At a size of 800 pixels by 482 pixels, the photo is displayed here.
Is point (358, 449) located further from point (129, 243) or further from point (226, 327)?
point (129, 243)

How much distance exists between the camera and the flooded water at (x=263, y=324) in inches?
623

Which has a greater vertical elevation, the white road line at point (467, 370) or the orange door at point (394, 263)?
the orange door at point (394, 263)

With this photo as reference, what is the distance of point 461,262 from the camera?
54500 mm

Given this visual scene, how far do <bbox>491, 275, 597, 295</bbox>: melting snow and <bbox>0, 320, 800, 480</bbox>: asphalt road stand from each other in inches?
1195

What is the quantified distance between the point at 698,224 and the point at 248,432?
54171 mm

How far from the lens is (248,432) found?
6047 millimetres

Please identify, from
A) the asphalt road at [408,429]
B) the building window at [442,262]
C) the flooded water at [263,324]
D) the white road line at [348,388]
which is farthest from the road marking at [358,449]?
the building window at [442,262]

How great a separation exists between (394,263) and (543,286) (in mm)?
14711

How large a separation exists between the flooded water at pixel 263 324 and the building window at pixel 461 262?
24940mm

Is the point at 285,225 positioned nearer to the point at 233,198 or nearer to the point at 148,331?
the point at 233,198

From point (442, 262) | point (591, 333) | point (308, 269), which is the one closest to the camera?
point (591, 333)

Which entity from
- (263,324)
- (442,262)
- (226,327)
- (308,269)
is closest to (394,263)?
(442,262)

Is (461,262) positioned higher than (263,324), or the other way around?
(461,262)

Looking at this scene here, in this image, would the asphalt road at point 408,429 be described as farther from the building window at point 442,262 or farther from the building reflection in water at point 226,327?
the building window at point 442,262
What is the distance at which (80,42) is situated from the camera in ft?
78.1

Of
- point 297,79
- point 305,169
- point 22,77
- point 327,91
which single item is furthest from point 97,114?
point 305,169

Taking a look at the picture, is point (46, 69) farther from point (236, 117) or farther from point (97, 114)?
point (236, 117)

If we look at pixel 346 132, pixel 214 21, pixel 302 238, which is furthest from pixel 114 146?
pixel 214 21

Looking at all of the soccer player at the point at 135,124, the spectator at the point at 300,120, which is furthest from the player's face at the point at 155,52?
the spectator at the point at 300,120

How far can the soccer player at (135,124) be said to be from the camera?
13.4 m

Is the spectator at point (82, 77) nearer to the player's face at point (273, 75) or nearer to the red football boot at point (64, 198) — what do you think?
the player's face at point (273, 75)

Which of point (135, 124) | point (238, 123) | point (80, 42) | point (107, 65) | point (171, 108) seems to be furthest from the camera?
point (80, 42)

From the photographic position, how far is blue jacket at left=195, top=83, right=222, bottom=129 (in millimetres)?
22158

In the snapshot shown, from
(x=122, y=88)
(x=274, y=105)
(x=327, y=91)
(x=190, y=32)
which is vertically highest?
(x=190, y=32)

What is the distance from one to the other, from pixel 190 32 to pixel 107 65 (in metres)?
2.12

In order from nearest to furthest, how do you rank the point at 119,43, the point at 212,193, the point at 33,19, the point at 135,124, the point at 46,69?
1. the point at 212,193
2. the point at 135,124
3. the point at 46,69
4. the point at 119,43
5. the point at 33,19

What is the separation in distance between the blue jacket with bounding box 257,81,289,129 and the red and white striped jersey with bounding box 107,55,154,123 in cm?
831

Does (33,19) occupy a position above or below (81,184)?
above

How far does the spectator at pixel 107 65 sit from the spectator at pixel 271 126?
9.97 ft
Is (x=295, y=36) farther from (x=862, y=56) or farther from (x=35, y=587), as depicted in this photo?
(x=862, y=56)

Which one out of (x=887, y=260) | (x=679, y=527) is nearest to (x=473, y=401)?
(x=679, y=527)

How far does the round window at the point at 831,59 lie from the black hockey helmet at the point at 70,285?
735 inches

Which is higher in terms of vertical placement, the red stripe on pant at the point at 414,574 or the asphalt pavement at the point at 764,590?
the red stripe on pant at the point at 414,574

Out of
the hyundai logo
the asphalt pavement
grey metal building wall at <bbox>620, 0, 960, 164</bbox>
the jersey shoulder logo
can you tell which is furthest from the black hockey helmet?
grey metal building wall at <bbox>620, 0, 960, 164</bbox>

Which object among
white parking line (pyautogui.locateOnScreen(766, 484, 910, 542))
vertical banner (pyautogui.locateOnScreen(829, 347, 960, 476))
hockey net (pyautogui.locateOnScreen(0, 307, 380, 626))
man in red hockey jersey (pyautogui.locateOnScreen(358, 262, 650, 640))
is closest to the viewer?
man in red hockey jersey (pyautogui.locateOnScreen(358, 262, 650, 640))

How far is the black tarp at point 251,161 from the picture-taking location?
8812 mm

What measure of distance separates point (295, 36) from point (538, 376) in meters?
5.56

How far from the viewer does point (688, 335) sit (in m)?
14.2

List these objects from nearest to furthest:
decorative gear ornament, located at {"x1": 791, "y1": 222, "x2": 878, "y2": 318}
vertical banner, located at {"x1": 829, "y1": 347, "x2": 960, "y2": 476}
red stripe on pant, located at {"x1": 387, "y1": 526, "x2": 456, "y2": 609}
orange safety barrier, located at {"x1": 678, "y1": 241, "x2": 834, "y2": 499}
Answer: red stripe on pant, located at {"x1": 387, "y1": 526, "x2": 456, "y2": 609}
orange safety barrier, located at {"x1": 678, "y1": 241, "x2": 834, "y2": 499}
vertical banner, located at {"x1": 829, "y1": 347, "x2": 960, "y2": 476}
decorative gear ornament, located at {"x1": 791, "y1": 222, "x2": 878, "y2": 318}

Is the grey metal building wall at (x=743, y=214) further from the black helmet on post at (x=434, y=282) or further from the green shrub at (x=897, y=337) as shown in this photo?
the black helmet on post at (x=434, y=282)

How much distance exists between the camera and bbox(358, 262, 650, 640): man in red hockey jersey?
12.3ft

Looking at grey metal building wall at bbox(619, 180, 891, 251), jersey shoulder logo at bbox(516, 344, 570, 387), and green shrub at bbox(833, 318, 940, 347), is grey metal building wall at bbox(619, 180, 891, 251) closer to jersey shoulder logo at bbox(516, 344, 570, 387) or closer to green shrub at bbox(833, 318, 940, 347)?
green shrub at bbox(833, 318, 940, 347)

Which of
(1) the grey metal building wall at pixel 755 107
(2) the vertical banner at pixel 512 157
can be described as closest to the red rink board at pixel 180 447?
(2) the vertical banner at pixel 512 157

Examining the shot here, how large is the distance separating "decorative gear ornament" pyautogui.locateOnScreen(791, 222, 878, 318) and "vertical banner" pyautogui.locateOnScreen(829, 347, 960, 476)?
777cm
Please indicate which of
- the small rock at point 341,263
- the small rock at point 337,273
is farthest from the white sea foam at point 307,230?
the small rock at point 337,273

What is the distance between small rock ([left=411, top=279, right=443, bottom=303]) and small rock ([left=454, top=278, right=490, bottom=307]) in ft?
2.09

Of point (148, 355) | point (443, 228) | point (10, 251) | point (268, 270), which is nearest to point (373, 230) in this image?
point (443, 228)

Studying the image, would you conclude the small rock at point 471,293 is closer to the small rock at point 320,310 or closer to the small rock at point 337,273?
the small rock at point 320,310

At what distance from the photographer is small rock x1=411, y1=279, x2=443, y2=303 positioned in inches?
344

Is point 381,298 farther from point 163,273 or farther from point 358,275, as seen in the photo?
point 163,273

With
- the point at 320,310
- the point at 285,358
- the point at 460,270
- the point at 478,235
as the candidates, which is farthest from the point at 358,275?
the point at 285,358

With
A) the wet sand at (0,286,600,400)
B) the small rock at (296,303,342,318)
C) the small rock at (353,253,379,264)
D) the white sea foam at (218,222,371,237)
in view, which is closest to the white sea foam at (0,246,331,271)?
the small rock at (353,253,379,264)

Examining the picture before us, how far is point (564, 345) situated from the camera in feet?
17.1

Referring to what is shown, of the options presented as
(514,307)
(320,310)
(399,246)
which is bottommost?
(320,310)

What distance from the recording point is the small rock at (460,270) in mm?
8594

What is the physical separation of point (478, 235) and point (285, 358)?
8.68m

^^^^

WORK TO BE COMPLETED: Please pull out, word for word, the lines of the listing that begin with the line containing "What distance from the recording" and continue through the final line of the listing.

WRITTEN RESPONSE:
What distance from the recording point is the small rock at (460,270) in mm?
8594

What is the physical separation of point (478, 235) and point (285, 358)?
8.68m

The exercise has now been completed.